**Estratto**
┌──
15 febbraio 2019

Se la strada potesse parlare

Andiamo al Cinema

Lo si aspettava al varco Barry Jenkins.
Lui che, al suo secondo film, aveva saputo imporsi con Moonlight, famoso più per aver scippato l'Oscar a La La Land che per l'effettiva bellezza e importanza che aveva.
Ora, che da quell'adattamento di un testo teatrale sono passati - anni, Jenkins torna con l'adattamento di un romanzo, rendendolo più teatrale di quel Moonlight.
Tutto sembra ambientato nello stesso tempo, nello stesso luogo: in quella parte di Bronx negli anni '70 dove la pelle scura abbonda, le disuguaglianze e il razzismo pure. Nonostante i flashback, i ricordi che irrompono in scena, tutto si svolge nel periodo della gravidanza non prevista e non certo felice di Tish.



Perché lei, Tish, ha solo 19 anni.
Perché il padre, Fonny, di anni ne ha 22 ed è in carcere.
Perché la sua difesa, il suo processo, tardano ad arrivare e ne mettono ancora più in pericolo la libertà, la possibilità di vederlo nascere e crescere quel bambino.
└──
**Materiale fornito**
┌──
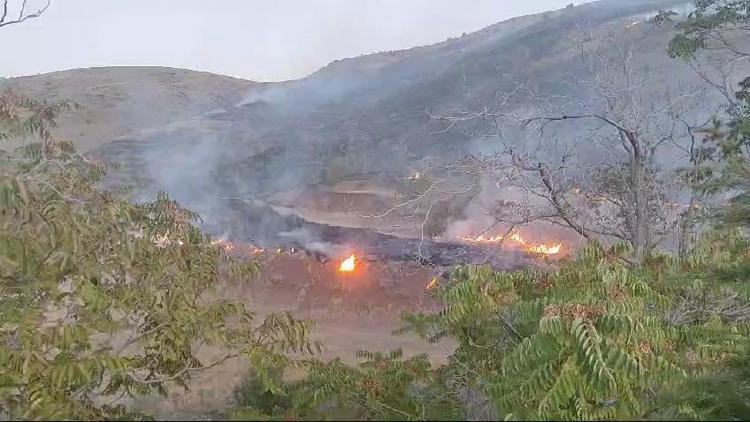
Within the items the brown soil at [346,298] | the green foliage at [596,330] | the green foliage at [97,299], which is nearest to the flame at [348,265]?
└──
**Consegna dell'esercizio**
Trascrivi fedelmente il passo della recensione che va da "Ora, che da" a "crescere quel bambino.". Il materiale non ha alcun legame con la recensione.

**Risposta qui sotto**
Ora, che da quell'adattamento di un testo teatrale sono passati - anni, Jenkins torna con l'adattamento di un romanzo, rendendolo più teatrale di quel Moonlight.
Tutto sembra ambientato nello stesso tempo, nello stesso luogo: in quella parte di Bronx negli anni '70 dove la pelle scura abbonda, le disuguaglianze e il razzismo pure. Nonostante i flashback, i ricordi che irrompono in scena, tutto si svolge nel periodo della gravidanza non prevista e non certo felice di Tish.



Perché lei, Tish, ha solo 19 anni.
Perché il padre, Fonny, di anni ne ha 22 ed è in carcere.
Perché la sua difesa, il suo processo, tardano ad arrivare e ne mettono ancora più in pericolo la libertà, la possibilità di vederlo nascere e crescere quel bambino.